— begin —

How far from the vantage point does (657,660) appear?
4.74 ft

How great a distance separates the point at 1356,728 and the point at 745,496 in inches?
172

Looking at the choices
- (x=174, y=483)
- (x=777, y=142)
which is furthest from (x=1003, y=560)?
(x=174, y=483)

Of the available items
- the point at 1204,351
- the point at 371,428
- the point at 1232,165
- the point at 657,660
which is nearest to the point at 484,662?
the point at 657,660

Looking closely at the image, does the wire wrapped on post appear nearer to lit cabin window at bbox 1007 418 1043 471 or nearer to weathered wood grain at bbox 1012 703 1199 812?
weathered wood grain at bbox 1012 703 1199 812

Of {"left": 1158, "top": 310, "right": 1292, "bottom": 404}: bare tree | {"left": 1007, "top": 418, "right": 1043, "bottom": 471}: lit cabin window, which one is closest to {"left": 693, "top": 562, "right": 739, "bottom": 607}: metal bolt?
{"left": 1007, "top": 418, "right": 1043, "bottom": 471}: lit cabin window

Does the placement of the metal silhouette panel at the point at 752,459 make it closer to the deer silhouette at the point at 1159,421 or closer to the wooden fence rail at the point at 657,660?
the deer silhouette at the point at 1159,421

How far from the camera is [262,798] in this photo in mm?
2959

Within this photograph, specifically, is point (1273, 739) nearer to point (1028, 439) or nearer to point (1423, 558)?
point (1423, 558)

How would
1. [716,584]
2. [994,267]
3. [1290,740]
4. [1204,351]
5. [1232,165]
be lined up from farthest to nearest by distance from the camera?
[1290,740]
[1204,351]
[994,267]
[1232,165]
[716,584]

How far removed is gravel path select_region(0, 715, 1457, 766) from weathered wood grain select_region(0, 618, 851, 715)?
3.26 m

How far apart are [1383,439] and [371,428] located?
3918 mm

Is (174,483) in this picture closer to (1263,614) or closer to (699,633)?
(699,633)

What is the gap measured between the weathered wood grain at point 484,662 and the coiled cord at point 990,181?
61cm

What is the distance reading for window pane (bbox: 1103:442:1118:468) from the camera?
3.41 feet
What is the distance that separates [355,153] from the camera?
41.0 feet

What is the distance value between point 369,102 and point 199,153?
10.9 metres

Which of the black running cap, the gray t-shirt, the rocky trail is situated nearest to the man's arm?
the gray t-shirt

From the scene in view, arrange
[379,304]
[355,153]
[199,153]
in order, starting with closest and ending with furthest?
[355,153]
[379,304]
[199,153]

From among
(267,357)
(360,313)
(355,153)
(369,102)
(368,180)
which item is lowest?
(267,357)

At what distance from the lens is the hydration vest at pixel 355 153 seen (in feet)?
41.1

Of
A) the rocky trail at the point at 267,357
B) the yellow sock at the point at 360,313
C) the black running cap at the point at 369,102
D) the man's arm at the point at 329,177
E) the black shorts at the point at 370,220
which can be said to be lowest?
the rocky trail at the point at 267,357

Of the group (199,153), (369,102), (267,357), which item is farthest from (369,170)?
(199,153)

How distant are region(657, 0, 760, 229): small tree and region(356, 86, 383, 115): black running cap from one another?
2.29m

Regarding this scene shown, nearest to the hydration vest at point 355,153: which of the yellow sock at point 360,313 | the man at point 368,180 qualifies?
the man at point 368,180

— end —

Set exercise
Reproduce the material verbatim from the line with "Does the placement" to the line with "10.9 metres", including both of those lines.

Reply to the task
Does the placement of the metal silhouette panel at the point at 752,459 make it closer to the deer silhouette at the point at 1159,421 or closer to the wooden fence rail at the point at 657,660?
the deer silhouette at the point at 1159,421

How far from the camera is [262,798] in this photo in mm?
2959

Within this photograph, specifically, is point (1273, 739) nearer to point (1028, 439) or nearer to point (1423, 558)?
point (1423, 558)

How would
1. [716,584]
2. [994,267]
3. [1290,740]
4. [1204,351]
5. [1232,165]
be lined up from farthest to nearest by distance from the camera?
[1290,740]
[1204,351]
[994,267]
[1232,165]
[716,584]

How far removed is gravel path select_region(0, 715, 1457, 766) from weathered wood grain select_region(0, 618, 851, 715)?
3.26 m

How far apart are [1383,439] and [371,428] located?
3918 mm

Is (174,483) in this picture closer to (1263,614) or closer to (699,633)?
(699,633)

What is the gap measured between the weathered wood grain at point 484,662 and the coiled cord at point 990,181?
61cm

What is the distance reading for window pane (bbox: 1103:442:1118:468) from the camera?
3.41 feet
What is the distance that separates [355,153] from the camera?
41.0 feet

What is the distance value between point 369,102 and point 199,153?
10.9 metres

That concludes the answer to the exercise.